*** Opening Exercise passage ***

[Pieter van der Hijden] - Fab Futures - Data Science
Home About

< Home

DataScience Session 6: Density Estimation¶

Synopsis¶

TBD

Resources¶

TBD My extras:

  • Gephi, open-source project for visual network analysis

Assignment¶

  • Fit a probability distribution to your data

A. Research ideas¶

The purpose of this notebook is learning more from Fablab SDG data. 22% of all fablabs have prepared their so-called Fablab SDG Profile, ie a selection of max. 4 out of 17 UN Sustainable Development Goals that they consider as most appropriate for their lab.

As an example, the picture below shows a few profiles from France.

No description has been provided for this image

We constructed the following prompt:

ChatGPT prompt: (Original in Dutch, translated by https://translate.google.com): The Fablabs & SDGs WG has the SDG profiles of 570 fablabs (22%). These are selections of a maximum of 4 of the 17 SDGs that a fablab considers best suited to its own organization, e.g., SDG-04-08-09-17. We create a comprehensive overview and compile a monthly bar chart per country, continent, and worldwide showing the prevalence of the 17 SDGs in the profiles. We also sometimes produce lists of fablabs with identical profiles. I'm looking for other insights I could derive from these profiles, perhaps something related to graph theory?

Summary of ChatGPT Reponse:

🔍 Ideas for Deeper Insights

  1. SDG Co-occurrence Network
  2. Bipartite Network: Fablabs ↔ SDGs
  3. SDG Similarity Across Countries or Regions
  4. Profile Space and Clustering
  5. Time Dimension (if you have monthly updates)
  6. Expected vs. Surprising SDG Combinations
  7. Formal Graph-Theory Framework

Conclusion¶

ChatGPT suggested whole range of interesting ideas, roughly going from concrete to abstract. For the moment, we focus on the first.

B. Research planning and design¶

  • Use the most recent Fab Network Data
  • Follow the chatGPT suggestion to create a SDG Co-occurrence Network
In [10]:
# import python modules
import fabmodules as fm
import matplotlib.pyplot as plt
import networkx as nx
import numpy as np
import pandas as pd
from itertools import combinations
from collections import Counter
from matplotlib.patches import Patch
In [11]:
# set parameters
fm.output_path = output_path = "outputs/" 

# set constants
sdg_colors = {
    1: "#E5243B",
    2: "#DDA63A",
    3: "#4C9F38",
    4: "#C5192D",
    5: "#FF3A21",
    6: "#26BDE2",
    7: "#FCC30B",
    8: "#A21942",
    9: "#FD6925",
    10: "#DD1367",
    11: "#FD9D24",
    12: "#BF8B2E",
    13: "#3F7E44",
    14: "#0A97D9",
    15: "#56C02B",
    16: "#00689D",
    17: "#19486A"

*** Closing Exercise passage ***
*** Opening Excerpted records ***

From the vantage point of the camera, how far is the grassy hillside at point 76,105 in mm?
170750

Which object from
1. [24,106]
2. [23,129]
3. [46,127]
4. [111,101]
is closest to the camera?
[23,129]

*** Closing Excerpted records ***

▸ **Assignment**
Reproduce the passage of the density estimation notebook page verbatim, starting at "ChatGPT prompt: (Original" and ending at "to graph theory?".

▸ **Result for this exercise**
ChatGPT prompt: (Original in Dutch, translated by https://translate.google.com): The Fablabs & SDGs WG has the SDG profiles of 570 fablabs (22%). These are selections of a maximum of 4 of the 17 SDGs that a fablab considers best suited to its own organization, e.g., SDG-04-08-09-17. We create a comprehensive overview and compile a monthly bar chart per country, continent, and worldwide showing the prevalence of the 17 SDGs in the profiles. We also sometimes produce lists of fablabs with identical profiles. I'm looking for other insights I could derive from these profiles, perhaps something related to graph theory?